そのような中、子どもの生活を支える「保護者」、教育を提供する「学校」、学校外教育を提供する「塾」や生活・学習の支援者としての「NPO」、政策・制度のもとに対応をする「企業」など、各セクターが互いに連携し、多層的に子ども達を応援する構造が必要だと考えます。

そこで、DTWBは、子ども教育分野のプロフェッショナルであるKUMONと協力し、「つながり、つなげ、教育インフラを太くする」をコンセプトに、こども食堂や無料塾等を支えることで経済的な理由などにより困難を抱える子どもがより良く生きるための活動を応援する助成プログラム、【食べる×学べる=Live Well プロジェクト】を展開します。

当助成プログラムでは、子ども達に「食べる」支援を提供しているこども食堂と、子ども達への「学ぶ」支援を行う無料塾等を対象に助成を行い、子どもの「食べる」と「学ぶ」を同時に支援できる環境を整えることで、生活に困難を抱える子どもがより良く生きるための活動を応援します。こども食堂にはKUMONとの連携により「食べる」に加えて「学ぶ」環境を提供し(タイプA)、無料塾には助成金の提供により「学ぶ」に加えて「食べる」環境を提供します(タイプB)。

また、助成のタイプを問わず、子どもたちが自分の将来を主体的に描くための、「学ぶ」先にある、「働く」に繋げる支援、「食べる」支援の複線化・多様化、「つなぐ」支援(支援者間や伴走者との繋がり)にも引き続き取り組んでいきます。

なお、第2回・第3回助成プログラムで設けておりました能登半島地震・豪雨で被害を受けた子どもたちを対象とした助成枠(タイプC)に関しては、第4回プログラムより、当助成プログラムの基本テーマであるタイプA「学ぶ」、タイプB「食べる」の枠組みにてご応募いただく形式に戻ります。つきましては、これまでタイプCをご検討されていた団体様は、活動内容に応じてタイプAまたはタイプBのいずれかをお選びいただき、ご応募ください。

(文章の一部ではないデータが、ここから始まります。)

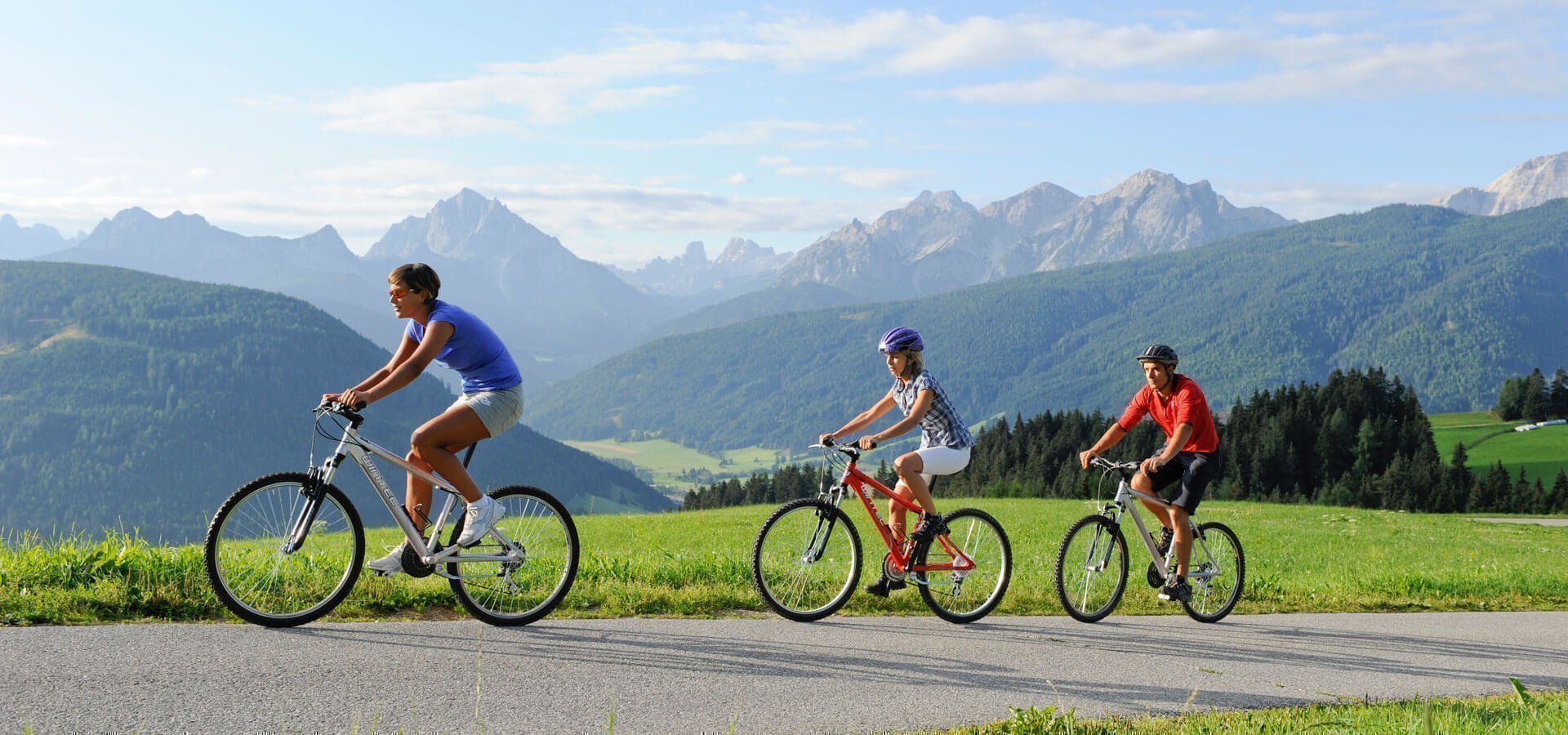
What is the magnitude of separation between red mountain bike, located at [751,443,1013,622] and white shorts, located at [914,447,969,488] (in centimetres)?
36

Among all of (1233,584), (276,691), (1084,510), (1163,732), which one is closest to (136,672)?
(276,691)

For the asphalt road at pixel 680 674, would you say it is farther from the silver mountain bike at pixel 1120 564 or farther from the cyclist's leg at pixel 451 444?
the cyclist's leg at pixel 451 444

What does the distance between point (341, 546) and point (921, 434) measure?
4.40 m

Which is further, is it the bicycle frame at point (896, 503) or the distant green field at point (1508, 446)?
the distant green field at point (1508, 446)

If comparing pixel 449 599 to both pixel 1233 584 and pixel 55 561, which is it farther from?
pixel 1233 584

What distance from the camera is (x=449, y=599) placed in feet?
27.2

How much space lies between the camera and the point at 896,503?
29.9ft

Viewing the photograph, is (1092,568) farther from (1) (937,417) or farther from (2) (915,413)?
(2) (915,413)

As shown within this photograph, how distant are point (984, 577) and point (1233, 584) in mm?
2638

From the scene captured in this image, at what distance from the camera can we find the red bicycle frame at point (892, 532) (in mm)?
8945

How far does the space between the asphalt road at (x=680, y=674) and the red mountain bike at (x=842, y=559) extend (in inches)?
8.9

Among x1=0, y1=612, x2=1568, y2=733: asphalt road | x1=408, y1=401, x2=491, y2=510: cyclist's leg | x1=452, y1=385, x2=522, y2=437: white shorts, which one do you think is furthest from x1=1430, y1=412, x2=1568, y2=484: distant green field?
x1=408, y1=401, x2=491, y2=510: cyclist's leg

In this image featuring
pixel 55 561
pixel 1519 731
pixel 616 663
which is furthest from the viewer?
pixel 55 561

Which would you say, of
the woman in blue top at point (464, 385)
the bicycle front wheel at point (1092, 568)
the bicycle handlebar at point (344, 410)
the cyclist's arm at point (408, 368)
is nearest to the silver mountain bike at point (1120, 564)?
the bicycle front wheel at point (1092, 568)
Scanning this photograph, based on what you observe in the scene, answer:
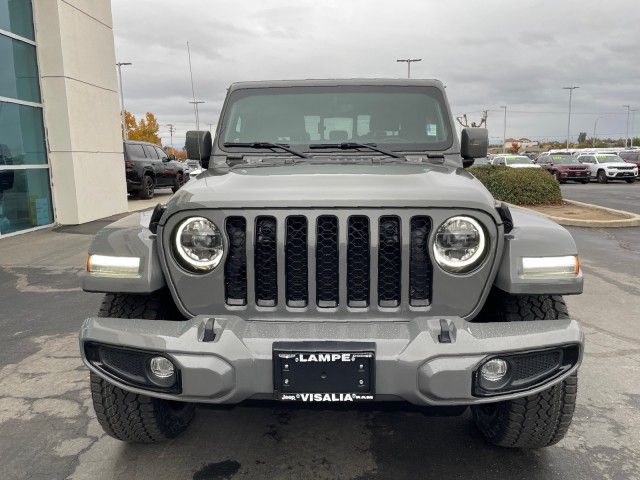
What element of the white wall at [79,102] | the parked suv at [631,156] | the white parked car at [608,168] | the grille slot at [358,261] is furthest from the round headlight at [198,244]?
the parked suv at [631,156]

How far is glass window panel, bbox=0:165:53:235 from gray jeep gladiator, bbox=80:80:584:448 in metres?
8.26

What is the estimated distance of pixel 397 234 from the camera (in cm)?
221

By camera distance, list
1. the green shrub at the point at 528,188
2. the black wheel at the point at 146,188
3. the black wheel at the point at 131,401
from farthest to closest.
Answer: the black wheel at the point at 146,188, the green shrub at the point at 528,188, the black wheel at the point at 131,401

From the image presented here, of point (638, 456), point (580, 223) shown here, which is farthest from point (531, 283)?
point (580, 223)

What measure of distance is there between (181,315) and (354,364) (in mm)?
926

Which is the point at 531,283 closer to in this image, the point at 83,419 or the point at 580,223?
the point at 83,419

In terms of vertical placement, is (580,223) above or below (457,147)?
below

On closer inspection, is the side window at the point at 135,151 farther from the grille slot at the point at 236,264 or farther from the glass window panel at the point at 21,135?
the grille slot at the point at 236,264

第1回から3回にかけての「子どもを未来につなげる奨学助成プログラム」においては、延べ31団体(うち4団体は3期連続)に対し助成を行い、各団体が支援する子どもたちの「食べる」と「学ぶ」を両立した環境を提供しています。

当助成プログラムはいずれも単一団体での応募が可能ですが、他団体と協働して事業推進する「コレクティブ・インパクト」を期待しています。

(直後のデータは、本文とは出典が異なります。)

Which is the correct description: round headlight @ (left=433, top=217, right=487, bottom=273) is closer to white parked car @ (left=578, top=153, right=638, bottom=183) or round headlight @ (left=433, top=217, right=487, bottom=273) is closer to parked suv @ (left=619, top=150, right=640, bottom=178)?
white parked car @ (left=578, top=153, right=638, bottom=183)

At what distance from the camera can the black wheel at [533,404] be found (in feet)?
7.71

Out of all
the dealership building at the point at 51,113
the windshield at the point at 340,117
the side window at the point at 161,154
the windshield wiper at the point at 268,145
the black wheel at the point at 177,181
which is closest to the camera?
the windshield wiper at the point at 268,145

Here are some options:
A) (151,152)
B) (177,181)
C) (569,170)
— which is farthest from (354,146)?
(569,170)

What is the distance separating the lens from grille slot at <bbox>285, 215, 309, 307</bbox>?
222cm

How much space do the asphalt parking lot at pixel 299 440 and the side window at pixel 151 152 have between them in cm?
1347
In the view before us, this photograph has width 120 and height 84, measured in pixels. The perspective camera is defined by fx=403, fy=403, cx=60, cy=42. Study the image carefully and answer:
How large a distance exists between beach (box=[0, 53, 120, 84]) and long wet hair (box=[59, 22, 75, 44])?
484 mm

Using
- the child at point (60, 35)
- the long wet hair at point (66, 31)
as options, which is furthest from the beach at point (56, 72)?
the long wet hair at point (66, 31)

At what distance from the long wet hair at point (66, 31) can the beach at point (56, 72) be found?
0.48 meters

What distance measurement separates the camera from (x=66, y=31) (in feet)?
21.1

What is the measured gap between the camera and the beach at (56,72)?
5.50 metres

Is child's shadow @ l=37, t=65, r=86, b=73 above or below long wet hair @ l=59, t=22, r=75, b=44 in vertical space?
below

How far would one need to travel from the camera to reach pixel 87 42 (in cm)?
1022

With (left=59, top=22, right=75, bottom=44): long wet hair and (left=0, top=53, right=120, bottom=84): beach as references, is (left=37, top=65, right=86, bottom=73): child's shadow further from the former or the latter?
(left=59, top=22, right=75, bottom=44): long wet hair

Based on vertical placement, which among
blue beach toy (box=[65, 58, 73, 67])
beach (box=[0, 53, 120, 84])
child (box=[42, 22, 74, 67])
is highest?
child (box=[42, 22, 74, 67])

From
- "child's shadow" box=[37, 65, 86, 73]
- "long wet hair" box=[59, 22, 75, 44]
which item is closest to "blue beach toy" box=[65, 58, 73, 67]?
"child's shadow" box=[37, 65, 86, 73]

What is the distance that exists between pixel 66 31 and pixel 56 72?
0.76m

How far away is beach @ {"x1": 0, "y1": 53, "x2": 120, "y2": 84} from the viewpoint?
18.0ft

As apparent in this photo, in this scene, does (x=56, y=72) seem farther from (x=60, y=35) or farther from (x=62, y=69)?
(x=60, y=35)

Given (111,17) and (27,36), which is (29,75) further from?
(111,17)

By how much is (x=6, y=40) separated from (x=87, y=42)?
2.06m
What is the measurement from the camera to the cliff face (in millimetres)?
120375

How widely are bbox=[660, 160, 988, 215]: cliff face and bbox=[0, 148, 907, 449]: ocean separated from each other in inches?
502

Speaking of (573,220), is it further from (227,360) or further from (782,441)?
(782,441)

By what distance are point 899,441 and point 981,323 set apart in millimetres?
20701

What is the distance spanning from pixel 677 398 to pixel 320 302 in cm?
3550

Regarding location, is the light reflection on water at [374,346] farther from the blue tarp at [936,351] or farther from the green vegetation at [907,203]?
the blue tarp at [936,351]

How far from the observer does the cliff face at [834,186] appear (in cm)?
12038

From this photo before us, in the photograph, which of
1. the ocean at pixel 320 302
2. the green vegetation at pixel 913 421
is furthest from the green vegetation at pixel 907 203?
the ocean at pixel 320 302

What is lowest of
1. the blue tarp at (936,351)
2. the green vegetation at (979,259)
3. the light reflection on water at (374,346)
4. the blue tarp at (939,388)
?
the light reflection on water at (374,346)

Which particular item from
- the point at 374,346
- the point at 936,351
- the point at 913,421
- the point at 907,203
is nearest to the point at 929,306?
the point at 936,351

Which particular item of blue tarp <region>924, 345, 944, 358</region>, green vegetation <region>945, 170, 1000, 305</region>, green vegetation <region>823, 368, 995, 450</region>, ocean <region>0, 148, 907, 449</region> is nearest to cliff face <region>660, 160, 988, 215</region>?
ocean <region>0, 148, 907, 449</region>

デロイト トーマツ グループの源流である監査法人創設において中心的な役割を果たした等松農夫蔵は、「個我を脱却して大乗に附く」という精神のもと、目先の短絡的な利害得失にとらわれることなく、皆で力を合わせて高い理想の実現に邁進しようと働きかけました。

このグループ創設時の精神は、デロイト トーマツ グループの「Well-being社会」の構築に向けた活動に今も受け継がれ、本助成事業における重要テーマである「コレクティブ・インパクト」へと繋がっています。

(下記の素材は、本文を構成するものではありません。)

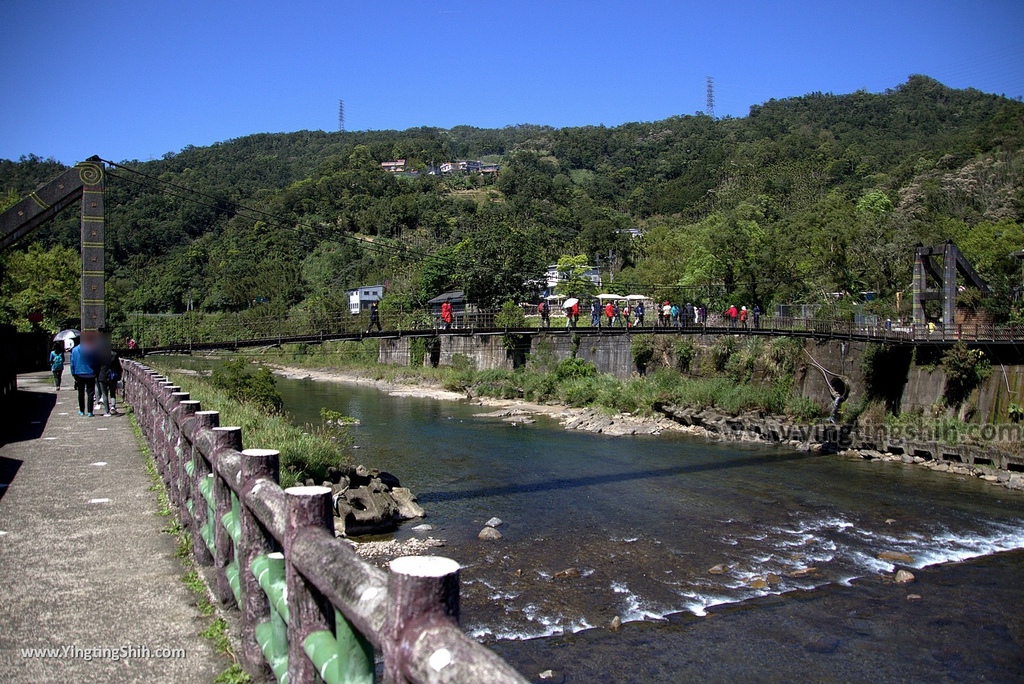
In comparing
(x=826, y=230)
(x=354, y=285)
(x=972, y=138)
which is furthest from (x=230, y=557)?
(x=354, y=285)

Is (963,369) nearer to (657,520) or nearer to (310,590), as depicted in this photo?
(657,520)

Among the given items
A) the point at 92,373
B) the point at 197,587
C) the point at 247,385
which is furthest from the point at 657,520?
the point at 247,385

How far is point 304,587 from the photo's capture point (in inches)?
95.1

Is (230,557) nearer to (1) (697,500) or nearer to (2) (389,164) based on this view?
(1) (697,500)

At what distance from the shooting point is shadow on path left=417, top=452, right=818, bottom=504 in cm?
1694

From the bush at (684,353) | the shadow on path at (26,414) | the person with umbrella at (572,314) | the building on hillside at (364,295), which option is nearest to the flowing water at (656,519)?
the person with umbrella at (572,314)

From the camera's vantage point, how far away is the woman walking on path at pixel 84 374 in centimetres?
1182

また、従来から実施しているDTWBの助成プログラムの特徴である「伴走型助成」も継続します。こども食堂や無料塾等とともに、子どもたちを応援したい伴走者をデロイト トーマツ グループ内から募集し、団体の経営に係る事業計画の策定や、認知拡大支援、バックオフィス整備など、助成先のニーズに合わせてマッチングします。

助成に加えて、多様な領域における専門性を有するプロフェッショナルの伴走支援により、生活に困難を抱える子どもがより良く生きるための支援活動を加速します。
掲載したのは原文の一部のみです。